• **Given request**: Repeat the SAS hash post below from "if mod(_n_, &chunk_size)" to "CHUNK_NUM not resolved.", word for word.

• **Given passage**:
◇ ◇ ◇ ◇ ◇

0
votes

I'm running through a huge dset, populating a hash of unique values. At the end of the huge datastep I spit the hash contents out to a second dataset.

The huge dataset is huge enough to cause out of memory errors--specifically:

> ERROR: Hash object added nnnnnn items when memory failure occurred.
> FATAL: Insufficient memory to execute DATA step program. Aborted
> during the EXECUTION phase.

So I want to periodically write the hash contents out to a dset & then flush the hash & keep going. In order to do this I need to come up with unique names for the hash output dataset. Here's a tiny version of my code that illustrates the problem:

data huge ;
  do i = 1 to 50 ;
    recnum = ceil(i / 15) ;
    output ;
  end ;
run ;
* Write the hash out every 20 records. ;
%let chunk_size = 20 ;
data huge ;
  set huge end = alldone ;
  if _n_ = 1 then do ;
    declare hash myhash() ;
    myhash.definekey('i') ;
    myhash.definedata('i', 'y') ;
    myhash.definedone() ;
    call missing (y) ;
  end ;

  y = i * 3 ;

  myhash.ref() ;

  if mod(_n_, &chunk_size) = 0 then do ;
    call symput("chunk_num", put(_n_/&chunk_size, z2.0)) ;
    myhash.output("dataset: part&chunk_num") ;
  end ;

  if alldone then do ;
    myhash.output("dataset: part_final") ;
  end ;
run ;

The call symput() is working & the var gets created (I can symget() it out & put it in a dset variable, frx.) but I can't seem to use it in that hash output statement. The error I get is:

WARNING: Apparent symbolic reference CHUNK_NUM not resolved.

◇ ◇ ◇ ◇ ◇

• **Dataset records**:
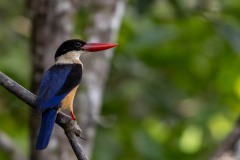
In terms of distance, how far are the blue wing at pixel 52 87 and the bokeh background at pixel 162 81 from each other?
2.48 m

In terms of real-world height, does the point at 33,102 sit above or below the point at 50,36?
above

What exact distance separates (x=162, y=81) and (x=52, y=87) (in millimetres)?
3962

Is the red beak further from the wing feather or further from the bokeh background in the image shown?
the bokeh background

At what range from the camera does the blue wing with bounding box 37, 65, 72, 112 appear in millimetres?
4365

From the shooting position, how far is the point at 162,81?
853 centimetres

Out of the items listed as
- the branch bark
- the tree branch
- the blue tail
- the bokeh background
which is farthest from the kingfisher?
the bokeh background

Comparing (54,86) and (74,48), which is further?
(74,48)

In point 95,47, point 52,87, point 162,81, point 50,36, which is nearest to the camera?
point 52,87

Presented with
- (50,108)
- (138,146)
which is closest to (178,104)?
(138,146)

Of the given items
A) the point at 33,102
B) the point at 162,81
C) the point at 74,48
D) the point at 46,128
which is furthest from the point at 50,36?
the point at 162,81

◇ ◇ ◇ ◇ ◇

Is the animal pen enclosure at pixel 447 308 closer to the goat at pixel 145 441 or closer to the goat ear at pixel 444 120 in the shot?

◇ ◇ ◇ ◇ ◇

• **Solution to the problem**:
if mod(_n_, &chunk_size) = 0 then do ;
    call symput("chunk_num", put(_n_/&chunk_size, z2.0)) ;
    myhash.output("dataset: part&chunk_num") ;
  end ;

  if alldone then do ;
    myhash.output("dataset: part_final") ;
  end ;
run ;

The call symput() is working & the var gets created (I can symget() it out & put it in a dset variable, frx.) but I can't seem to use it in that hash output statement. The error I get is:

WARNING: Apparent symbolic reference CHUNK_NUM not resolved.